> _TASK REQUIREMENTS_
Reproduce all of the material below, replacing every occurrence of "finger" with "digit" and changing nothing else. Omit the pictures from your output.

> _EXTRACTED DATA_
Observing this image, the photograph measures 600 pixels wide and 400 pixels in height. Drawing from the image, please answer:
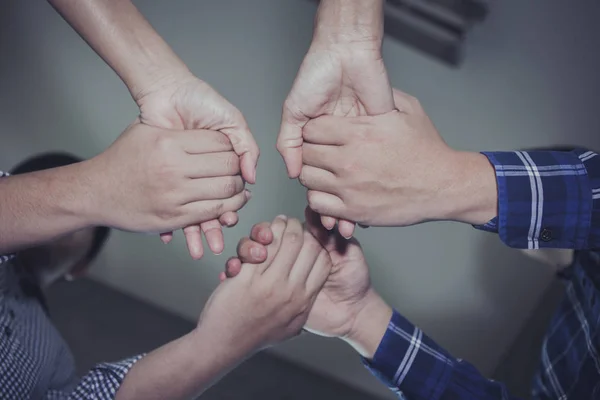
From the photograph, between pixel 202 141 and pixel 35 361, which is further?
pixel 35 361

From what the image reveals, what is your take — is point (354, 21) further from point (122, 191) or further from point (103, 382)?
point (103, 382)

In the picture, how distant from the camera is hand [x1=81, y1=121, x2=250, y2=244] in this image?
32.2 inches

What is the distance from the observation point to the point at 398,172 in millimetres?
795

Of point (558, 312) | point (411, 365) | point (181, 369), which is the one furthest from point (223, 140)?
point (558, 312)

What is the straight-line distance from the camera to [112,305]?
6.35ft

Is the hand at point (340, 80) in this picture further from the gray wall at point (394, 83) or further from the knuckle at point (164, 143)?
the gray wall at point (394, 83)

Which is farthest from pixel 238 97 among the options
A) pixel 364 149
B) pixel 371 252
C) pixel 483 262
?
pixel 483 262

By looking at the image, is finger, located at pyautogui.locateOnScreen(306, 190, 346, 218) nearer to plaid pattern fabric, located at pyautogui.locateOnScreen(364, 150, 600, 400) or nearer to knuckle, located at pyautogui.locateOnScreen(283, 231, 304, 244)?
knuckle, located at pyautogui.locateOnScreen(283, 231, 304, 244)

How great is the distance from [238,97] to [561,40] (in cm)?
74

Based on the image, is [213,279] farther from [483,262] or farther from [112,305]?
[483,262]

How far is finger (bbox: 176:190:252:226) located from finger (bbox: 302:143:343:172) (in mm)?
141

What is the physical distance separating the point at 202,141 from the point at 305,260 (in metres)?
0.26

> _COMPLETE OUTPUT_
Observing this image, the photograph measures 600 pixels wide and 400 pixels in height. Drawing from the image, please answer:
From the photograph, between pixel 202 141 and pixel 35 361, which is further?
pixel 35 361

From what the image reveals, what is your take — is point (354, 21) further from point (122, 191) or further from point (103, 382)?
point (103, 382)

In the picture, how distant from the camera is hand [x1=81, y1=121, x2=250, y2=244] in this image?
32.2 inches

What is the distance from the observation point to the point at 398,172 in millimetres?
795

Of point (558, 312) | point (411, 365) | point (181, 369), which is the one furthest from point (223, 140)?
point (558, 312)

What is the straight-line distance from the camera to [112,305]?
6.35ft

Is the hand at point (340, 80) in this picture further from the gray wall at point (394, 83) or further from the knuckle at point (164, 143)?
the gray wall at point (394, 83)

Which is farthest from pixel 238 97 among the options
A) pixel 364 149
B) pixel 371 252
C) pixel 483 262
?
pixel 483 262

By looking at the image, is digit, located at pyautogui.locateOnScreen(306, 190, 346, 218) nearer to plaid pattern fabric, located at pyautogui.locateOnScreen(364, 150, 600, 400) or nearer to knuckle, located at pyautogui.locateOnScreen(283, 231, 304, 244)?
knuckle, located at pyautogui.locateOnScreen(283, 231, 304, 244)

How great is the distance from [238,97] to [561,40] (in cm)?
74

Based on the image, is [213,279] farther from [483,262] or farther from [112,305]?
[483,262]

How far is digit (bbox: 176:190:252:226) located from digit (bbox: 302:143:343:172) (in mm)?
141

What is the physical distance separating the point at 202,141 from the point at 305,260 (in metres)?
0.26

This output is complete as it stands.